> **WHAT THE TASK REQUIRES**
Reproduce word for word every line from the one containing "Judging by camera" through the last line of the entries.

━━━

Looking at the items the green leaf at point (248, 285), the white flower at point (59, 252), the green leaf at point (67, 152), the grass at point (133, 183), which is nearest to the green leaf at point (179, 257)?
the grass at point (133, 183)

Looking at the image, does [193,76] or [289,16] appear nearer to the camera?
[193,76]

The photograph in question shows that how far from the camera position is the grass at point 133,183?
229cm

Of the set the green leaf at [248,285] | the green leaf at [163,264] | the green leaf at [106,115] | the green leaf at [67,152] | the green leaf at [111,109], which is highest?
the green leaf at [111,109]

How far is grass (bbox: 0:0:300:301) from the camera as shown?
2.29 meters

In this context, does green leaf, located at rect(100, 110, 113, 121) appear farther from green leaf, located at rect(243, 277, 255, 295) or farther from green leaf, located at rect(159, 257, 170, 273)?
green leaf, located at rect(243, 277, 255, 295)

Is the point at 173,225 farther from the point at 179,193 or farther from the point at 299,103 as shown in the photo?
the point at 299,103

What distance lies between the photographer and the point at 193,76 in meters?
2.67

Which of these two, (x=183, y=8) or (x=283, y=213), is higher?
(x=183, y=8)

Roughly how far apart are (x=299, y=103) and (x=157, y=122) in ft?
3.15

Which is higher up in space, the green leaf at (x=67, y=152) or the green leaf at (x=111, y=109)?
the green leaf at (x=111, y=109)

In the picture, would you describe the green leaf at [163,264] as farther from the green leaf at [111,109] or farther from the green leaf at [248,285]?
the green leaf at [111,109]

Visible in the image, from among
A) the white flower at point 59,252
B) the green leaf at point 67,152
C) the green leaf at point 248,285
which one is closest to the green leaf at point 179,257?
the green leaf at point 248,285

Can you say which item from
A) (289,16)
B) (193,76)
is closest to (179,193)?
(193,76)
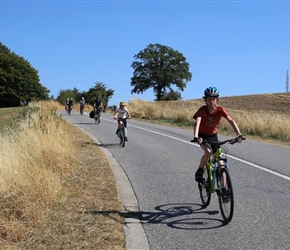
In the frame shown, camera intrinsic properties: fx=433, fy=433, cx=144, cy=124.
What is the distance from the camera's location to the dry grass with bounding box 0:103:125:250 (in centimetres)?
512

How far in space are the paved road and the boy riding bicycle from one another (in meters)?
0.87

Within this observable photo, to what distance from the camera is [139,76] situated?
87750 mm

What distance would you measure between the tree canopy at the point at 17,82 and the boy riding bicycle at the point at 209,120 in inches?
2819

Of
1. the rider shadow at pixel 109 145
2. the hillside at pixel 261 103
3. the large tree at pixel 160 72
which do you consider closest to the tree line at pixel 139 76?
the large tree at pixel 160 72

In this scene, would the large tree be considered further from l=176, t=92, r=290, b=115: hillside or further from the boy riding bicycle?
the boy riding bicycle

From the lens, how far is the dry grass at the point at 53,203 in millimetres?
5125

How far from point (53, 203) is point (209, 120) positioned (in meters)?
2.74

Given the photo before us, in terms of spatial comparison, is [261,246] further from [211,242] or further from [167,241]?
[167,241]

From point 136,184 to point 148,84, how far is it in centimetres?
7892

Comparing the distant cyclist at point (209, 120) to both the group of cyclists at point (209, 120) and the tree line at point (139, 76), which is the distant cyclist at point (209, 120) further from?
the tree line at point (139, 76)

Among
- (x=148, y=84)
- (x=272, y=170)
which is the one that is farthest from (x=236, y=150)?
(x=148, y=84)

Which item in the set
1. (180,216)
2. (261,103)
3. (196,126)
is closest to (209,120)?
(196,126)

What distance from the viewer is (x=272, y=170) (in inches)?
407

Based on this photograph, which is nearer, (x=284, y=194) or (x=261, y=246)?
(x=261, y=246)
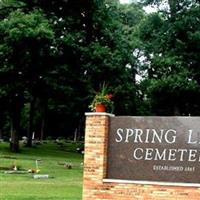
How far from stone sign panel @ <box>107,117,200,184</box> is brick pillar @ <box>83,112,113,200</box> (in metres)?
0.16

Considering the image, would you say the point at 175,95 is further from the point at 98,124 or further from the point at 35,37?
the point at 98,124

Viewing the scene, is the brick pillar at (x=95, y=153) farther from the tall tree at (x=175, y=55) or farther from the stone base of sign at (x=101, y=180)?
the tall tree at (x=175, y=55)

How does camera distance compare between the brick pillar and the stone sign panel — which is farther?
the brick pillar

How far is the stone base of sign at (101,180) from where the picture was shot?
12973mm

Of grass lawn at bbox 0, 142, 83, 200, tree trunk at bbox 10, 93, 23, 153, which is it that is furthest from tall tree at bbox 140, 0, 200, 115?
grass lawn at bbox 0, 142, 83, 200

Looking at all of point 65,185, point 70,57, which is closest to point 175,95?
point 70,57

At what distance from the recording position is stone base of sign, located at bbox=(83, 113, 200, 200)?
12973 mm

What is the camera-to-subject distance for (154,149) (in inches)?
516

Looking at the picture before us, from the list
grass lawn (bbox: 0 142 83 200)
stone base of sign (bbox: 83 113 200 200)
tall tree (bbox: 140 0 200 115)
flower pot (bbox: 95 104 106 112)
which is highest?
tall tree (bbox: 140 0 200 115)

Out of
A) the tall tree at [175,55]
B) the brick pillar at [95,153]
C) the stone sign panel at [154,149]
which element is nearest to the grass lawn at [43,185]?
the brick pillar at [95,153]

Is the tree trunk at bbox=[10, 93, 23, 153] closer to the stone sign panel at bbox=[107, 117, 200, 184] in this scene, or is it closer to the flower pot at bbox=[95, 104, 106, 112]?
the flower pot at bbox=[95, 104, 106, 112]

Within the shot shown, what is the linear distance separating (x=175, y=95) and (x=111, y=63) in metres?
4.58

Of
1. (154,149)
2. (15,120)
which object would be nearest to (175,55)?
(15,120)

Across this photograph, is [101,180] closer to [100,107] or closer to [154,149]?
[154,149]
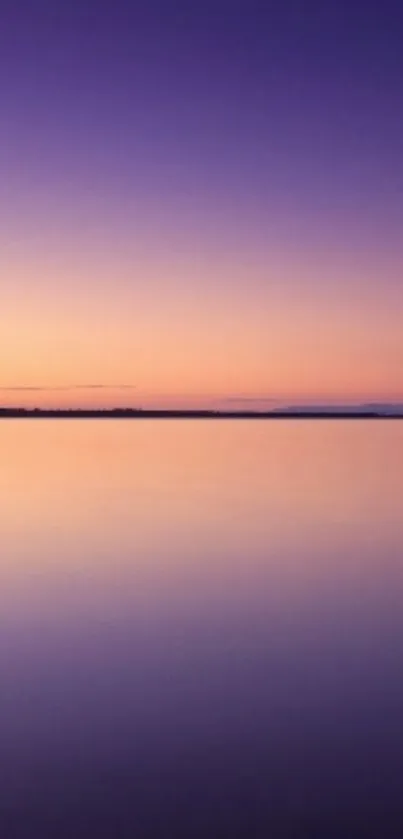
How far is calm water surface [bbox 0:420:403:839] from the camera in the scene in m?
4.26

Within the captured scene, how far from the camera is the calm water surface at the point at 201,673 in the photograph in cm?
426

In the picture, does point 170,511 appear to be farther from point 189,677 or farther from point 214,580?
point 189,677

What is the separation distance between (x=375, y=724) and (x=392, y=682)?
77 centimetres

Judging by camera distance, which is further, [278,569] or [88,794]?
[278,569]

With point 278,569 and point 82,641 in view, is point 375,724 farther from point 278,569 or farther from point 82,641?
point 278,569

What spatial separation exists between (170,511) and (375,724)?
8359 mm

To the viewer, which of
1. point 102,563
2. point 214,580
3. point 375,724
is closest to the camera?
point 375,724

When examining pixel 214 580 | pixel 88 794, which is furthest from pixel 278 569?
pixel 88 794

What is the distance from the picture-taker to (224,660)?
6352 millimetres

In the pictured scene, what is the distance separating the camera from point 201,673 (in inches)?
239

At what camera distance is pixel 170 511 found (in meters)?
13.5

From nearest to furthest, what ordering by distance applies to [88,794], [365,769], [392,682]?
1. [88,794]
2. [365,769]
3. [392,682]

━━━

> **FULL OUTPUT**
Judging by camera distance, which is further, [278,569] or [88,794]?
[278,569]

With point 278,569 and point 82,641 in view, is point 375,724 farther from point 278,569 or farther from point 82,641?
point 278,569

What spatial separation exists between (170,511) and (375,724)?
8359 mm

To the viewer, which of
1. point 102,563
2. point 214,580
3. point 375,724
is closest to the camera?
point 375,724

When examining pixel 214 580 | pixel 88 794, which is furthest from pixel 278 569?
pixel 88 794

What is the distance from the picture-taker to (224,660)?
6352 millimetres

In the pictured scene, what is the distance separating the camera from point 201,673 (in inches)?
239

At what camera distance is pixel 170 511 found (in meters)?
13.5

From nearest to furthest, what ordering by distance applies to [88,794], [365,769], [392,682]?
1. [88,794]
2. [365,769]
3. [392,682]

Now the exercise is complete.